Logistics companies will have to redouble their efforts this year to convince insurers to provide cover for their major risks. These companies will increasingly have to accept higher retentions and invest in prevention. This is the only way to ensure that freight forwarders’ liability prices remain stable.
Higher prices or worse conditions? Many companies with marine cargo insurance policies will need to face up to this question in 2019. This is because the conditions for obtaining reasonably priced cover in this line have worsened. In particular the US sanctions policy, coupled with the associated pressure on Iran and leading industrial companies, is having an immediate impact. The first insurers have already questioned their globally active commercial customers extensively about their sales markets in order to sustain the comprehensive, attractively-priced cover. Companies are well advised to come to long-term contractual agreements.
The days of cheap credit for companies are coming to an end. Economic conditions look set to worsen. Coupled with rising interest rates, this will lead banks to tighten up the terms on which they’re prepared to lend money. As a result, companies could find themselves short of the necessary liquidity to finance their ongoing business. Therefore, companies should review their credit control processes. There are often opportunities to be found here – for example through factoring and by reducing suretyship obligations in the credit insurance market. As the economic slowdown continues, protection against the contesting of insolvency transactions will assume greater importance for companies this year.

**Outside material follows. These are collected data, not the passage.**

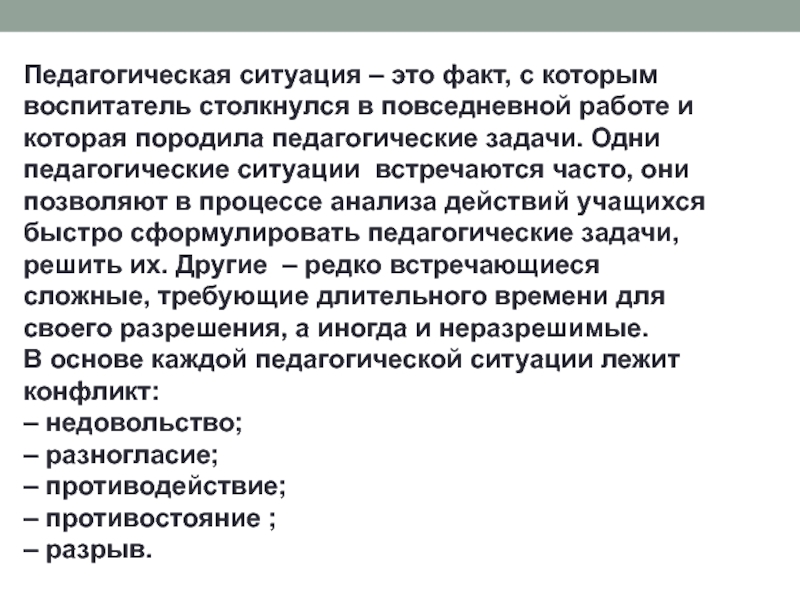 Педагогическая ситуация – это факт, с которым воспитатель столкнулся в повседневной работе и которая породила педагогические задачи. Одни педагогические ситуации встречаются часто, они позволяют в процессе анализа действий учащихся быстро сформулировать педагогические задачи, решить их. Другие – редко встречающиеся сложные, требующие длительного времени для своего разрешения, а иногда и неразрешимые.
В основе каждой педагогической ситуации лежит конфликт:
– недовольство;
– разногласие;
– противодействие;
– противостояние ;
– разрыв.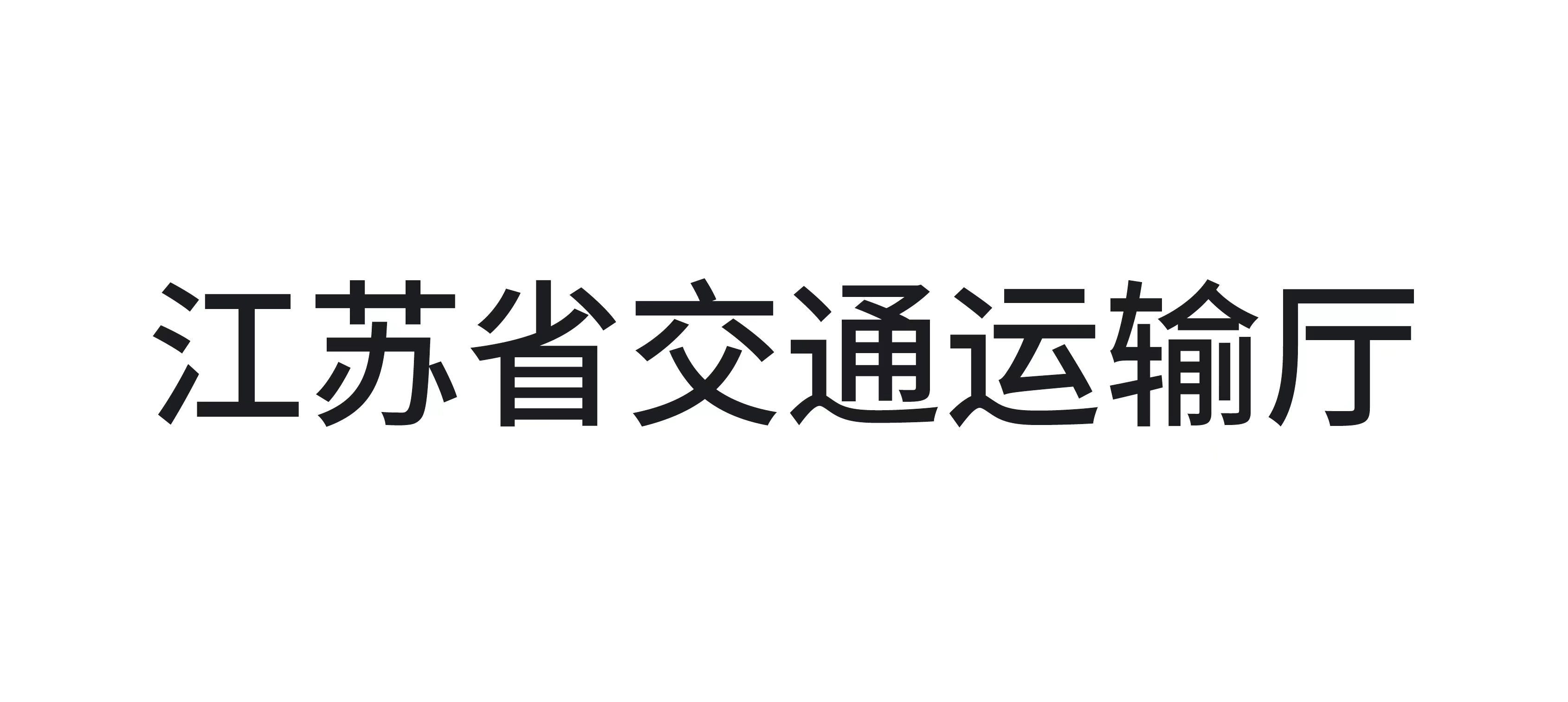 江苏省交通运输厅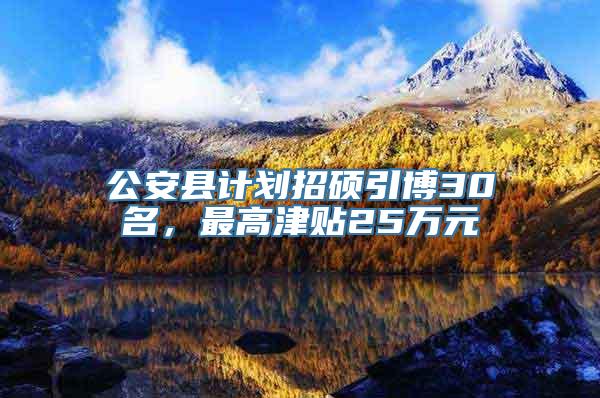 公安县计划招硕引博30名，最高津贴25万元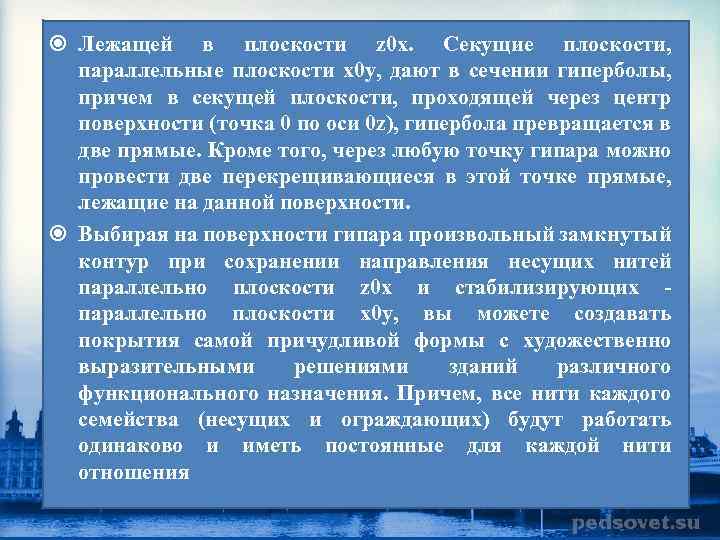 • Лежащей в плоскости z0x. Секущие плоскости, параллельные плоскости x0y, дают в сечении гиперболы, причем в секущей плоскости, проходящей через центр поверхности (точка 0 по оси 0z), гипербола превращается в две прямые. Кроме того, через любую точку гипара можно провести две перекрещивающиеся в этой точке прямые, лежащие на данной поверхности.

• Выбирая на поверхности гипара произвольный замкнутый контур при сохранении направления несущих нитей параллельно плоскости z0x и стабилизирующих - параллельно плоскости x0y, вы можете создавать покрытия самой причудливой формы с художественно выразительными решениями зданий различного функционального назначения. Причем, все нити каждого семейства (несущих и ограждающих) будут работать одинаково и иметь постоянные для каждой нити отношения

pedsovet.su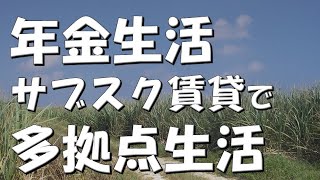 年金生活
サブスク賃貸で
多拠点生活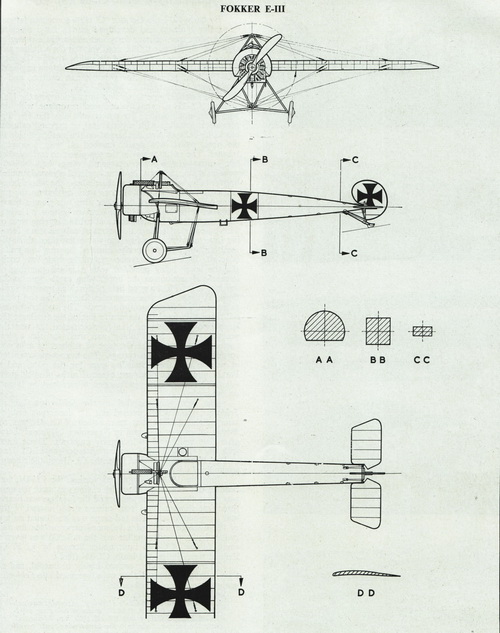 FOKKER E-III

A

B

C

B

C

A A

B B

C C

D

D

D D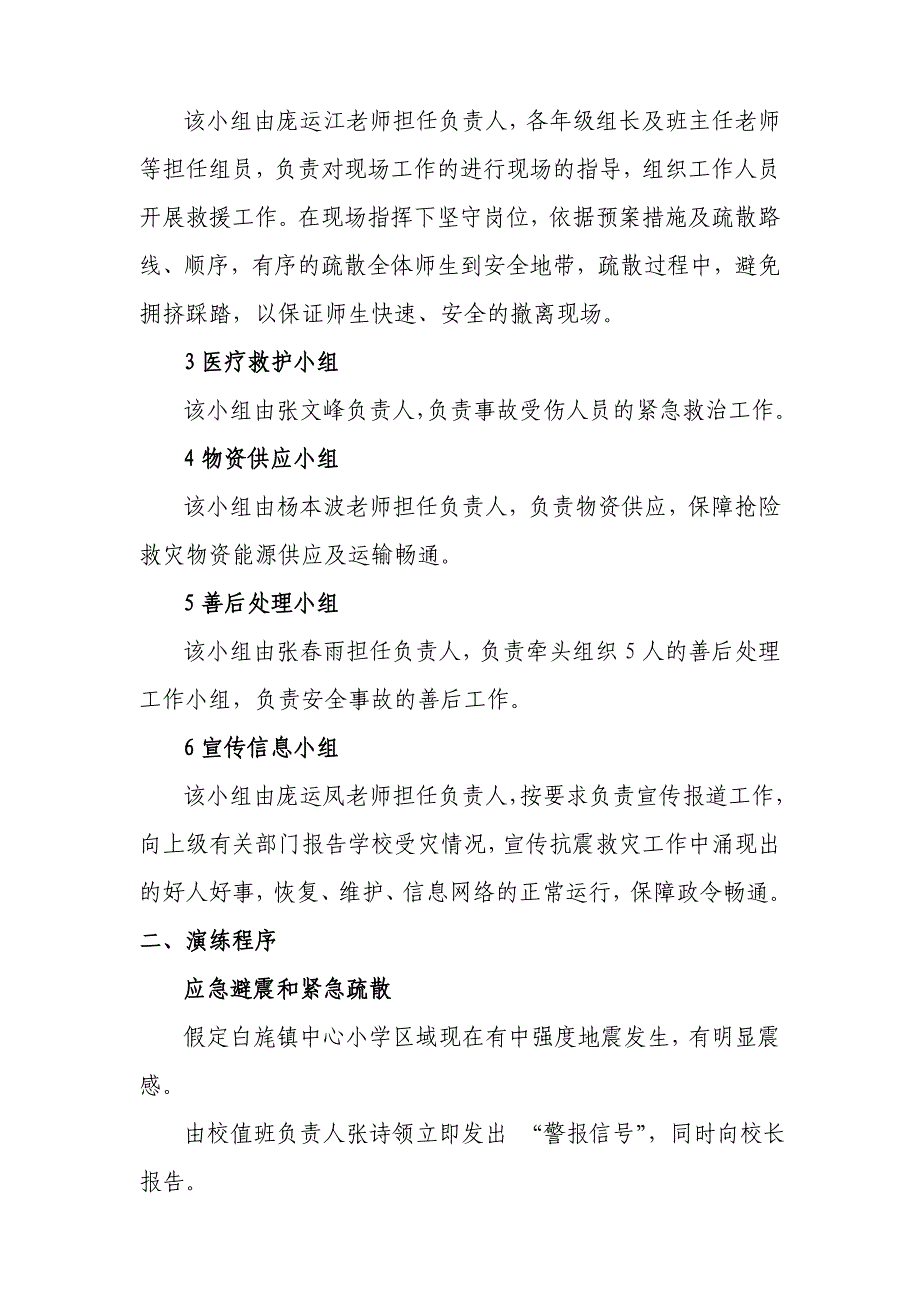 该小组由庞运江老师担任负责人，各年级组长及班主任老师等担任组员，负责对现场工作的进行现场的指导，组织工作人员开展救援工作。在现场指挥下坚守岗位，依据预案措施及疏散路线、顺序，有序的疏散全体师生到安全地带，疏散过程中，避免拥挤踩踏，以保证师生快速、安全的撤离现场。

3 医疗救护小组

该小组由张文峰负责人，负责事故受伤人员的紧急救治工作。

4 物资供应小组

该小组由杨本波老师担任负责人，负责物资供应，保障抢险救灾物资能源供应及运输畅通。

5 善后处理小组

该小组由张春雨担任负责人，负责牵头组织 5 人的善后处理工作小组，负责安全事故的善后工作。

6 宣传信息小组

该小组由庞运凤老师担任负责人，按要求负责宣传报道工作，向上级有关部门报告学校受灾情况，宣传抗震救灾工作中涌现出的好人好事，恢复、维护、信息网络的正常运行，保障政令畅通。

二、演练程序

应急避震和紧急疏散

假定白旄镇中心小学区域现在有中强度地震发生，有明显震感。

由校值班负责人张诗领立即发出 “警报信号”，同时向校长报告。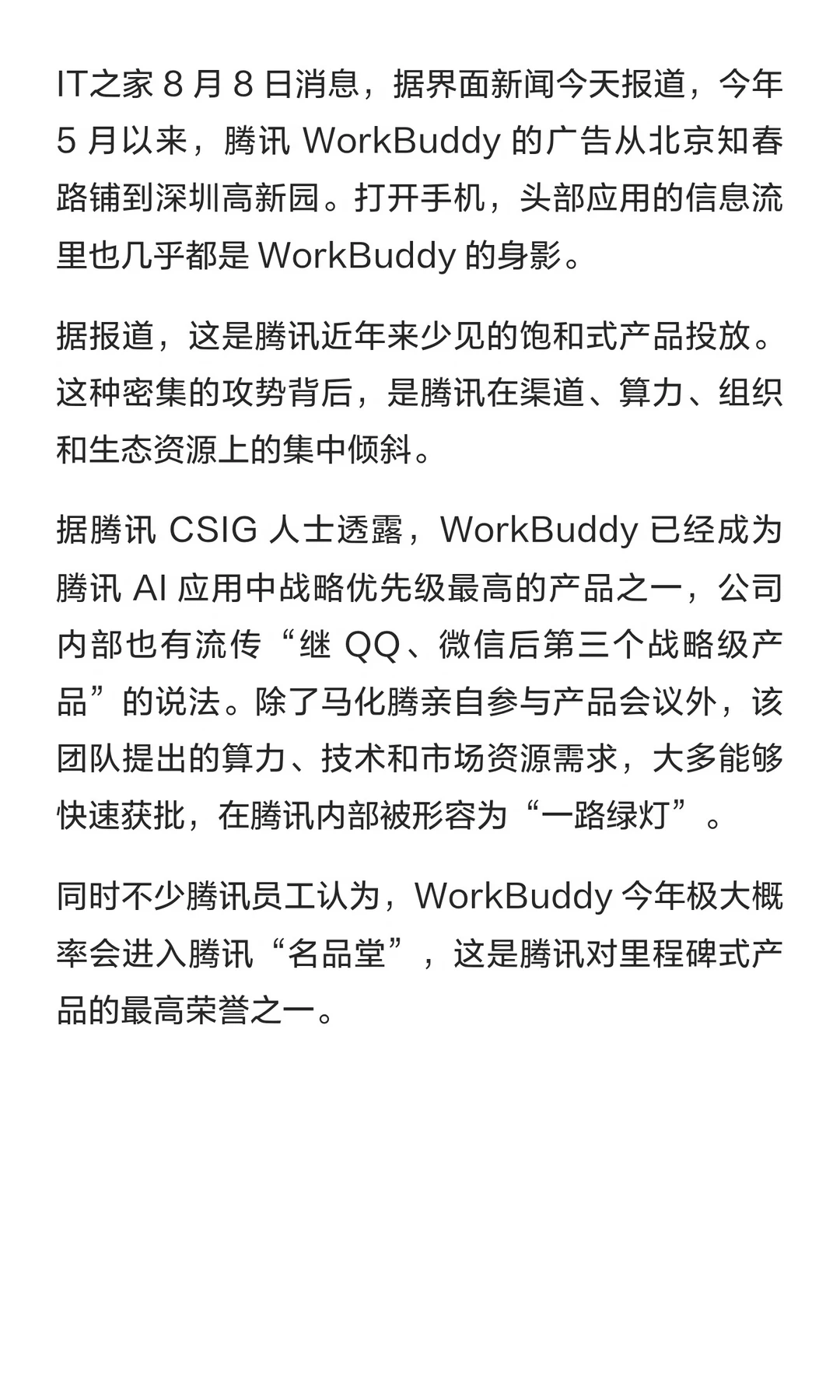 IT之家 8 月 8 日消息，据界面新闻今天报道，今年 5 月以来，腾讯 WorkBuddy 的广告从北京知春路铺到深圳高新园。打开手机，头部应用的信息流里也几乎都是 WorkBuddy 的身影。

据报道，这是腾讯近年来少见的饱和式产品投放。这种密集的攻势背后，是腾讯在渠道、算力、组织和生态资源上的集中倾斜。

据腾讯 CSIG 人士透露，WorkBuddy 已经成为腾讯 AI 应用中战略优先级最高的产品之一，公司内部也有流传“继 QQ、微信后第三个战略级产品”的说法。除了马化腾亲自参与产品会议外，该团队提出的算力、技术和市场资源需求，大多能够快速获批，在腾讯内部被形容为“一路绿灯”。

同时不少腾讯员工认为，WorkBuddy 今年极大概率会进入腾讯“名品堂”，这是腾讯对里程碑式产品的最高荣誉之一。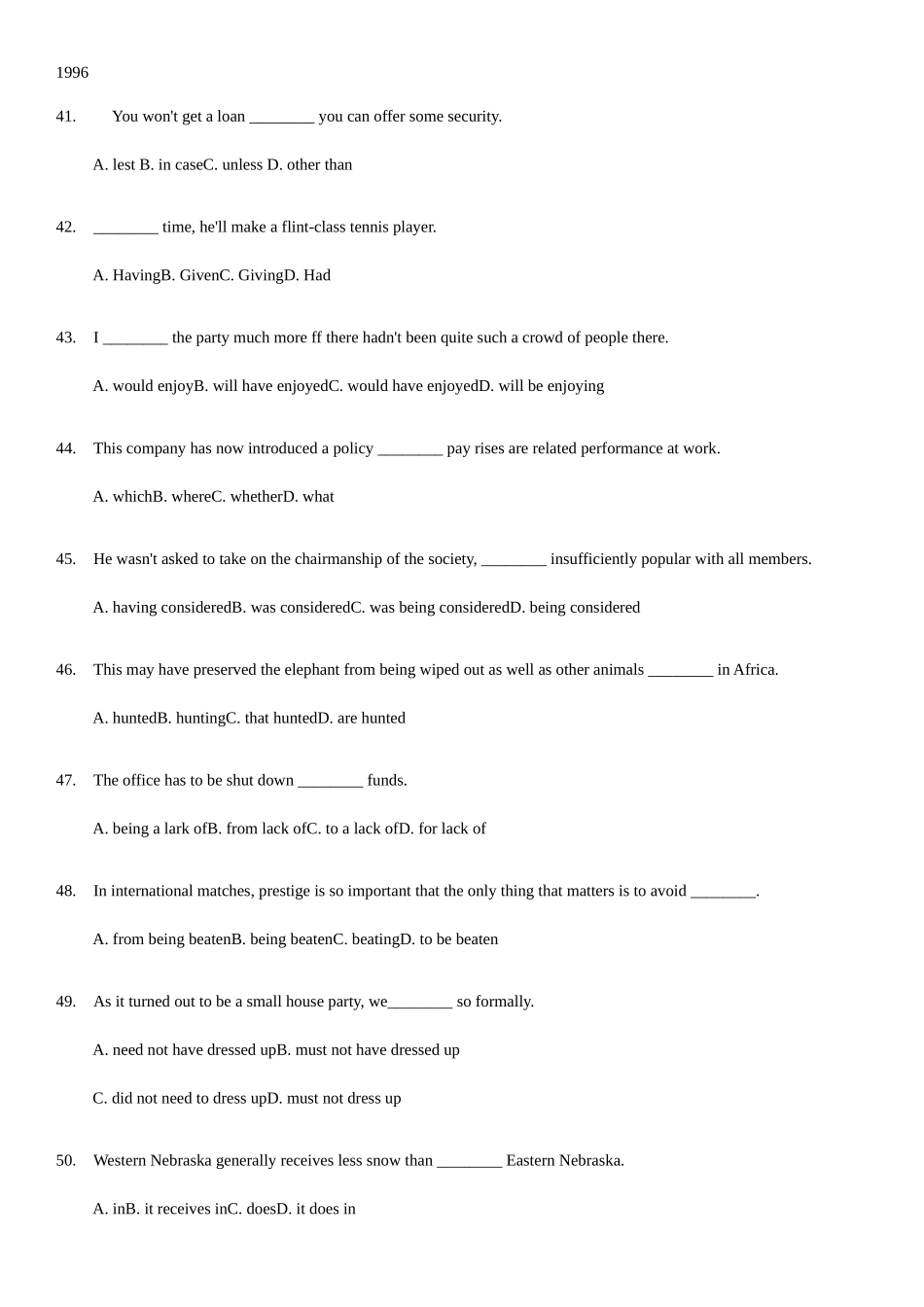 1996

41. You won't get a loan ____ you can offer some security.

A. lest B. in caseC. unless D. other than

42. ____ time, he'll make a flint-class tennis player.

A. HavingB. GivenC. GivingD. Had

43. I ____ the party much more ff there hadn't been quite such a crowd of people there.

A. would enjoyB. will have enjoyedC. would have enjoyedD. will be enjoying

44. This company has now introduced a policy ____ pay rises are related performance at work.

A. whichB. whereC. whetherD. what

45. He wasn't asked to take on the chairmanship of the society, ____ insufficiently popular with all members.

A. having consideredB. was consideredC. was being consideredD. being considered

46. This may have preserved the elephant from being wiped out as well as other animals ____ in Africa.

A. huntedB. huntingC. that huntedD. are hunted

47. The office has to be shut down ____ funds.

A. being a lark ofB. from lack ofC. to a lack ofD. for lack of

48. In international matches, prestige is so important that the only thing that matters is to avoid ____.

A. from being beatenB. being beatenC. beatingD. to be beaten

49. As it turned out to be a small house party, we____ so formally.

A. need not have dressed upB. must not have dressed up

C. did not need to dress upD. must not dress up

50. Western Nebraska generally receives less snow than ____ Eastern Nebraska.

A. inB. it receives inC. doesD. it does in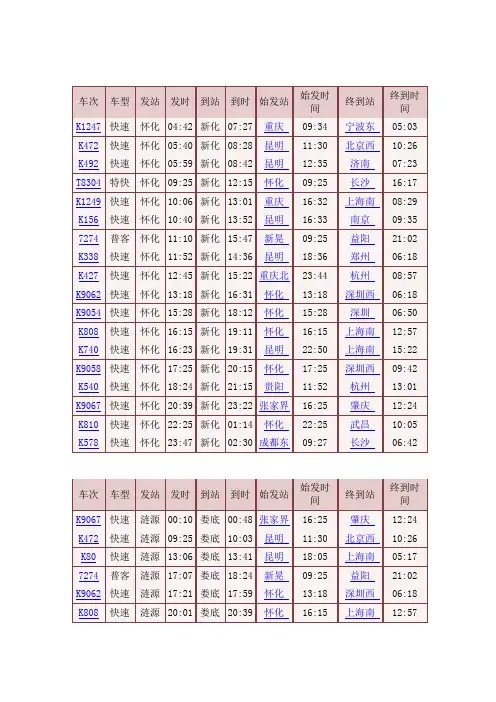 | 车次 | 车型 | 发站 | 发时 | 到站 | 到时 | 始发站 | 始发时间 | 终到站 | 终到时间 |
|---|---|---|---|---|---|---|---|---|---|
| K1247 | 快速 | 怀化 | 04:42 | 新化 | 07:27 | 重庆 | 09:34 | 宁波东 | 05:03 |
| K472 | 快速 | 怀化 | 05:40 | 新化 | 08:28 | 昆明 | 11:30 | 北京西 | 10:26 |
| K492 | 快速 | 怀化 | 05:59 | 新化 | 08:42 | 昆明 | 12:35 | 济南 | 07:23 |
| T8304 | 特快 | 怀化 | 09:25 | 新化 | 12:15 | 怀化 | 09:25 | 长沙 | 16:17 |
| K1249 | 快速 | 怀化 | 10:06 | 新化 | 13:01 | 重庆 | 16:32 | 上海南 | 08:29 |
| K156 | 快速 | 怀化 | 10:40 | 新化 | 13:52 | 昆明 | 16:33 | 南京 | 09:35 |
| 7274 | 普客 | 怀化 | 11:10 | 新化 | 15:47 | 新晃 | 09:25 | 益阳 | 21:02 |
| K338 | 快速 | 怀化 | 11:52 | 新化 | 14:36 | 昆明 | 18:36 | 郑州 | 06:18 |
| K427 | 快速 | 怀化 | 12:45 | 新化 | 15:22 | 重庆北 | 23:44 | 杭州 | 08:57 |
| K9062 | 快速 | 怀化 | 13:18 | 新化 | 16:31 | 怀化 | 13:18 | 深圳西 | 06:18 |
| K9054 | 快速 | 怀化 | 15:28 | 新化 | 18:12 | 怀化 | 15:28 | 深圳 | 06:50 |
| K808 | 快速 | 怀化 | 16:15 | 新化 | 19:11 | 怀化 | 16:15 | 上海南 | 12:57 |
| K740 | 快速 | 怀化 | 16:23 | 新化 | 19:31 | 昆明 | 22:50 | 上海南 | 15:22 |
| K9058 | 快速 | 怀化 | 17:25 | 新化 | 20:15 | 怀化 | 17:25 | 深圳西 | 09:42 |
| K540 | 快速 | 怀化 | 18:24 | 新化 | 21:15 | 贵阳 | 11:52 | 杭州 | 13:01 |
| K9067 | 快速 | 怀化 | 20:39 | 新化 | 23:22 | 张家界 | 16:25 | 肇庆 | 12:24 |
| K810 | 快速 | 怀化 | 22:25 | 新化 | 01:14 | 怀化 | 22:25 | 武昌 | 10:05 |
| K578 | 快速 | 怀化 | 23:47 | 新化 | 02:30 | 成都东 | 09:27 | 长沙 | 06:42 |

| 车次 | 车型 | 发站 | 发时 | 到站 | 到时 | 始发站 | 始发时间 | 终到站 | 终到时间 |
|---|---|---|---|---|---|---|---|---|---|
| K9067 | 快速 | 涟源 | 00:10 | 娄底 | 00:48 | 张家界 | 16:25 | 肇庆 | 12:24 |
| K472 | 快速 | 涟源 | 09:25 | 娄底 | 10:03 | 昆明 | 11:30 | 北京西 | 10:26 |
| K80 | 快速 | 涟源 | 13:06 | 娄底 | 13:41 | 昆明 | 18:05 | 上海南 | 05:17 |
| 7274 | 普客 | 涟源 | 17:07 | 娄底 | 18:24 | 新晃 | 09:25 | 益阳 | 21:02 |
| K9062 | 快速 | 涟源 | 17:21 | 娄底 | 17:59 | 怀化 | 13:18 | 深圳西 | 06:18 |
| K808 | 快速 | 涟源 | 20:01 | 娄底 | 20:39 | 怀化 | 16:15 | 上海南 | 12:57 |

Companies that have taken out engineering insurance for their plants can count on the price of this remaining stable this year. However, there are some exceptions where insurers are set to charge companies higher rates or apply higher deductibles. But this only applies to policies with a high loss ratio. Insurers will stand firm on this point – especially those companies faced with poor figures for 2018 overall due to major claims. Nevertheless, as most providers of engineering insurance expect good results for 2018, the market situation will remain fundamentally customer-friendly.
For directors and CEOs of German companies, 2019 presents plenty of new responsibilities: cyber security, IT security and data protection are developing into major aspects of D&O liability. Brexit requires strategic and formal measures to be put in place, depending on the company’s field of risk. Compliance and the introduction of corresponding management systems are becoming increasingly important items on the agenda. The good news: the financial lines insurance market is offering companies sufficient capacity to cope with the rising demand for insurance. However, it is proving increasingly challenging to put together and integrate suitable insurance solutions. D&O, cyber, professional indemnity and fidelity insurance must be perfectly intermeshed so that there are no gaps in cover for managers and companies.
Good liability insurance cover for a fair price: that’s what most companies will be able to enjoy this year. Overall, it’s still a buyer’s market. Not even the merger of individual insurers will change that. Given the high capacity available in the market, insurance conditions for companies look set to remain attractive. Only a few lines and companies with larger losses will be faced with price increases. Companies from the automotive supplier sector will have to present detailed risk information in order to obtain the best possible insurance cover.